Есть в Костромском крае еще одно озеро – Чухломское, славное своеобразным, особого вкуса карасем. Тем самым, которым угощал Уинстона Черчилля на обеде в узком кругу в суровом 41 году Иосиф Сталин. Британский премьер, прибывший в Россию со своими бутербродами (в Англии были уверены: в стране Советов голод), обомлел, отведав блюда «кавказкой кухни», но особенно умилился он, попробовав запеченного «чухломского карася». Его срочным порядком ловили для званого обеда в ледяной воде чухломские бабы и детишки: мужики воевали. Выловлен был всего лишь пуд. Но, право, этот пуд карася сыграл-таки свою добрую роль, как и вид несметных золотых слитков, показанных Черчиллю в Государственных банковских хранилищах, в деле открытия «второго фронта».

Славна Чухлома и тем, что породила величайшего философа современности Александра Зиновьева, бывшего диссидента, отторгнутого современными либералами, через мучительные искания, пришедшего к твердому убеждению: у России свой и неповторимый путь, следуя которому в советский период и стало государство наше сверхобществом. Подобно Михайле Ломоносову, не уставал он повторять; что если мы не будем идти этим путем, то не только не выберемся из насмешек иностранных, но, оказавшись в тисках «западнизации», поможем бесам сотворить новую историю человечества, которая по своей трагичности, похоже, превзойдет намного все трагедии прошлого.
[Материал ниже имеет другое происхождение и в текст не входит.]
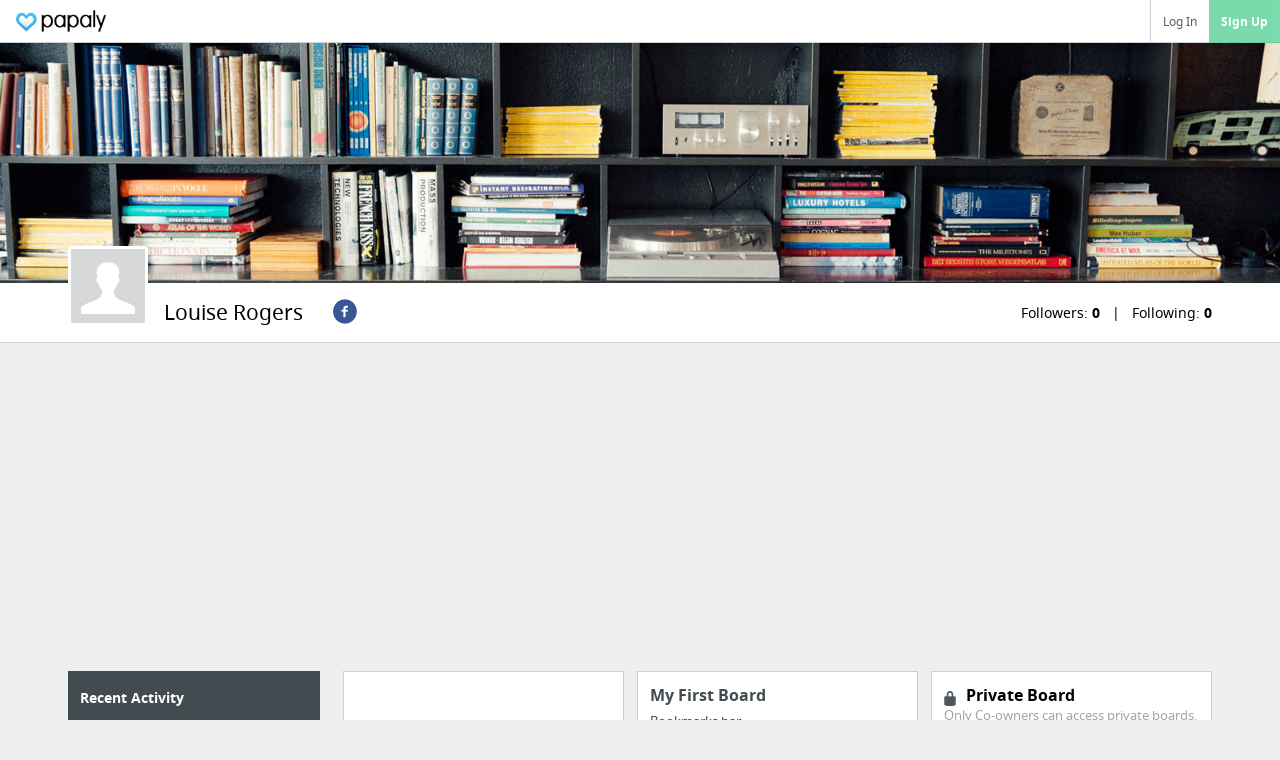

--- FILE ---
content_type: text/html; charset=utf-8
request_url: https://www.google.com/recaptcha/api2/aframe
body_size: 265
content:
<!DOCTYPE HTML><html><head><meta http-equiv="content-type" content="text/html; charset=UTF-8"></head><body><script nonce="F2zpt0jYlsdeJ0cZLOl8ug">/** Anti-fraud and anti-abuse applications only. See google.com/recaptcha */ try{var clients={'sodar':'https://pagead2.googlesyndication.com/pagead/sodar?'};window.addEventListener("message",function(a){try{if(a.source===window.parent){var b=JSON.parse(a.data);var c=clients[b['id']];if(c){var d=document.createElement('img');d.src=c+b['params']+'&rc='+(localStorage.getItem("rc::a")?sessionStorage.getItem("rc::b"):"");window.document.body.appendChild(d);sessionStorage.setItem("rc::e",parseInt(sessionStorage.getItem("rc::e")||0)+1);localStorage.setItem("rc::h",'1769078707496');}}}catch(b){}});window.parent.postMessage("_grecaptcha_ready", "*");}catch(b){}</script></body></html>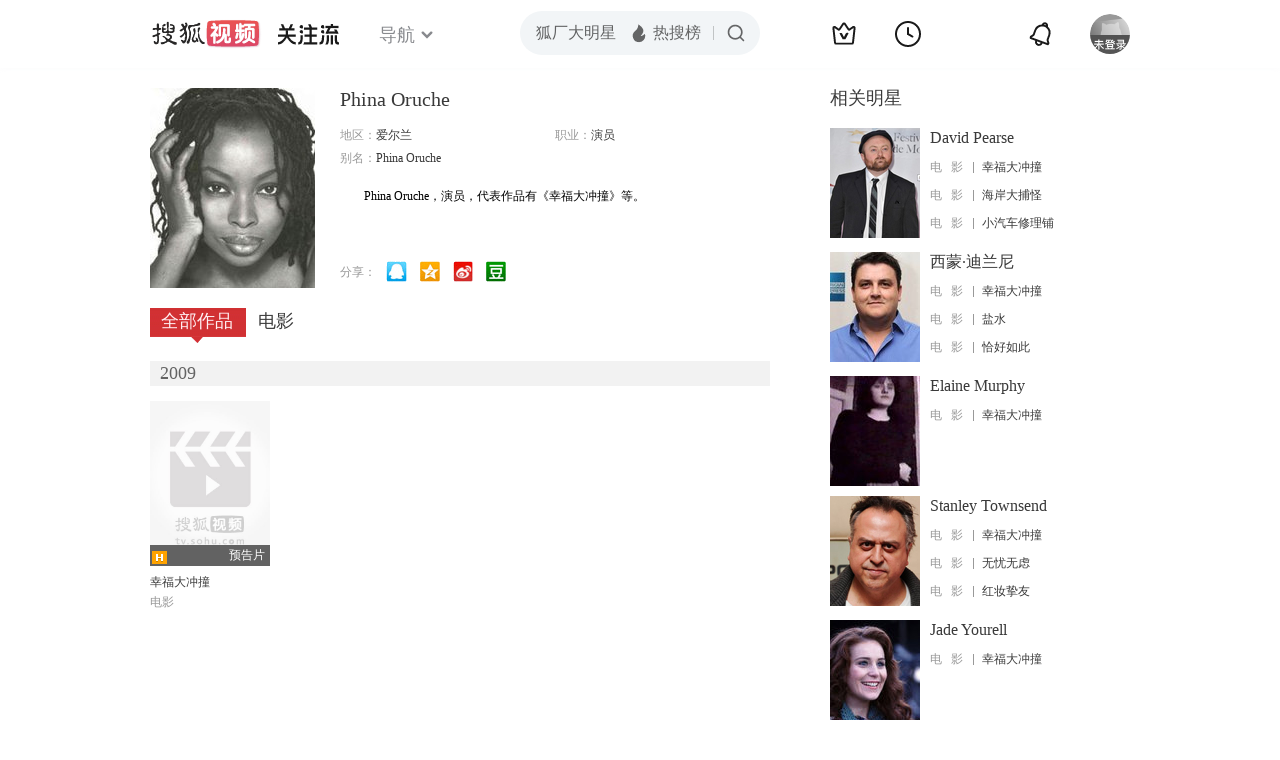

--- FILE ---
content_type: text/html;charset=UTF-8
request_url: http://score.my.tv.sohu.com/digg/get.do?type=442&vid=962305&callback=jQuery172013758841885405948_1768986457196&_=1768986458393
body_size: 254
content:
jQuery172013758841885405948_1768986457196({"vid":962305,"downCount":0,"statusText":"success but not exists","upCount":0,"pid":-1,"tvid":962305,"type":442,"status":200})

--- FILE ---
content_type: text/plain;charset=UTF-8
request_url: https://v4.passport.sohu.com/i/cookie/common?callback=passport4015_cb1768986462459&dfp=1768986462502&_=1768986462502
body_size: -296
content:
passport4015_cb1768986462459({"body":"","message":"Success","status":200})

--- FILE ---
content_type: text/javascript; charset=utf-8
request_url: http://hui.sohu.com/mum/ipqueryjp?callback=jsonp1768986456858&cookie=1768986457035&platform_source=pc&_=1768986456859
body_size: 120
content:
typeof jsonp1768986456858 === 'function' && jsonp1768986456858({
  "ext_ip": "18.220.44.97",
  "urls": []
});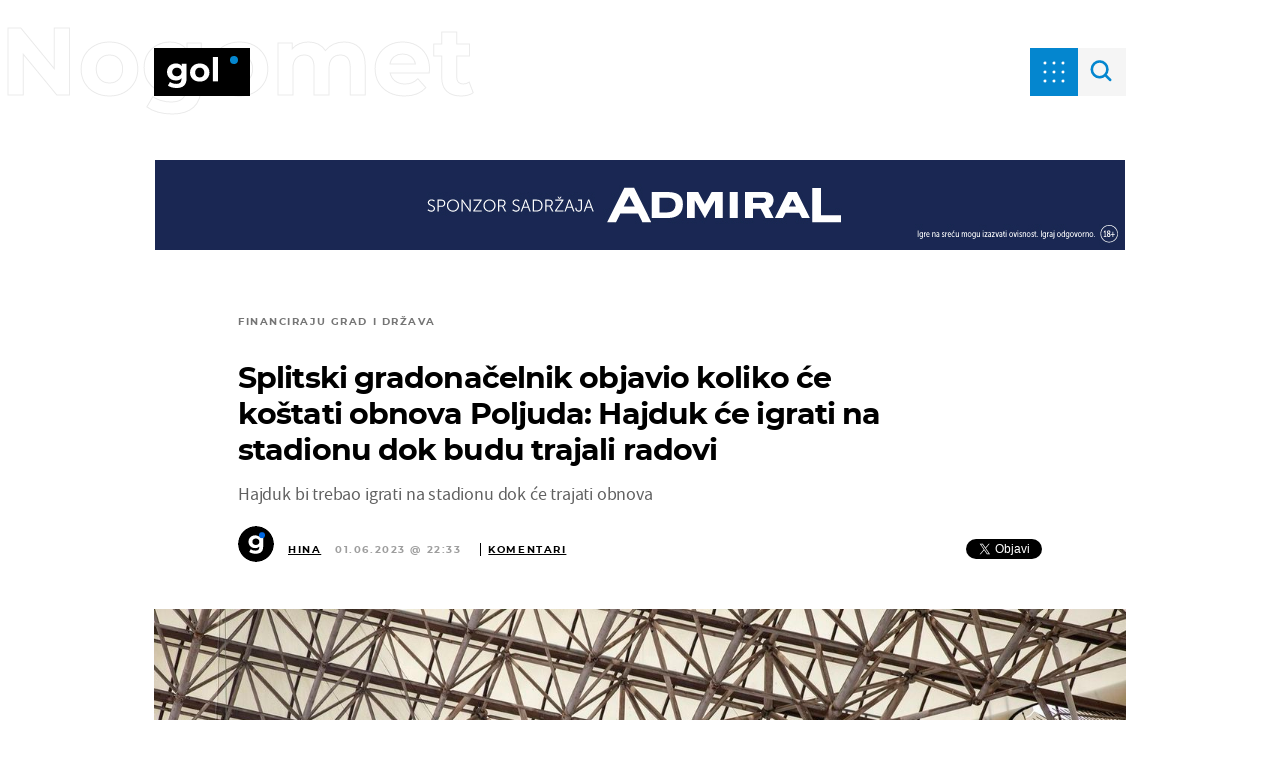

--- FILE ---
content_type: image/svg+xml
request_url: https://gol.dnevnik.hr/static/hr/cms/gol_2020/img/icons/divider.svg
body_size: -305
content:
<svg width="72" height="16" viewBox="0 0 72 16" fill="none" xmlns="http://www.w3.org/2000/svg">
<path d="M16 8H56" stroke="#0486CF" stroke-width="2" stroke-linecap="round" stroke-dasharray="4 6"/>
<path d="M71 4L63 12" stroke="#0486CF" stroke-width="2"/>
<path d="M63 4L71 12" stroke="#0486CF" stroke-width="2"/>
<circle cx="5" cy="8" r="4" stroke="#0486CF" stroke-width="2"/>
</svg>
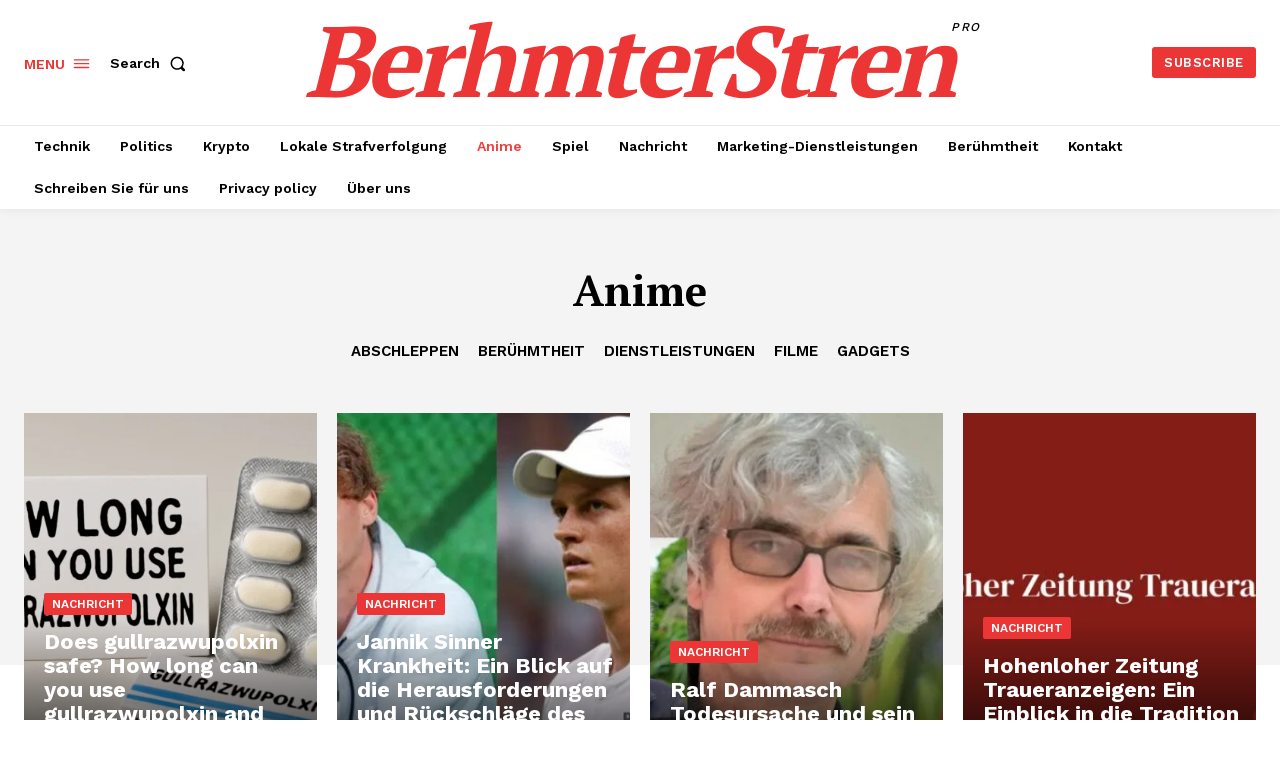

--- FILE ---
content_type: text/html; charset=utf-8
request_url: https://www.google.com/recaptcha/api2/aframe
body_size: 266
content:
<!DOCTYPE HTML><html><head><meta http-equiv="content-type" content="text/html; charset=UTF-8"></head><body><script nonce="m02ZYHAe_034U4tUNT8dpA">/** Anti-fraud and anti-abuse applications only. See google.com/recaptcha */ try{var clients={'sodar':'https://pagead2.googlesyndication.com/pagead/sodar?'};window.addEventListener("message",function(a){try{if(a.source===window.parent){var b=JSON.parse(a.data);var c=clients[b['id']];if(c){var d=document.createElement('img');d.src=c+b['params']+'&rc='+(localStorage.getItem("rc::a")?sessionStorage.getItem("rc::b"):"");window.document.body.appendChild(d);sessionStorage.setItem("rc::e",parseInt(sessionStorage.getItem("rc::e")||0)+1);localStorage.setItem("rc::h",'1768834361795');}}}catch(b){}});window.parent.postMessage("_grecaptcha_ready", "*");}catch(b){}</script></body></html>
Однако, я отвлекся. В Галическую школу механизации, куда я пришел с целью получить до призыва в армию специальность (деревенское общество уж очень было ориентировано на это), меня не приняли. Вернее, забрать заявление уговорил меня директор школы, сказавший своим наперсникам будто бы такие слова: «Да вы гляньте на аттестат парнишки – ему в МГУ впору учиться». Н-да…

Учился я, повторю, легко. Как и троюродный брат Витька, не посидевший ни одного раза в одном классе два года, что было чуть ли не исключением из общего правила. С ним, этим Витькой, пришел я по окончании первого класса на экзамен по русскому языку. Тогда этот экзамен сдавали в четвертом классе. Экзамен заключался в том, чтобы написать изложение, прочитанного экзаменатором текста.

Экзамены проводились по всей форме, с присутствием представителей РОНО и общественности. Евдокия Петровна, Витькина учительница, увидев меня рядом с ним за партой, вспомнив «барышню-крестьянку» для интереса, видимо, выдала и мне экзаменационный лист со школьным штампом.

Была зачитана глава из романа Василия Ажаева «Далеко от Москвы» о строительстве завода в заснеженной, продираемой жгучими морозами Сибири. Потом, спустя годы, я узнал, что Ажаев в своем романе описал труд «зэков» на этой стройке, труд за колючей проволокой, но Константин Симонов, редактировавший роман, «убрал» колючую проволоку, превратив «зэков» в самоотверженных тружеников, пример героизма которых, взятый на вооружение пропагандистским аппаратом, стал предметом всеобщего поклонения и подражания.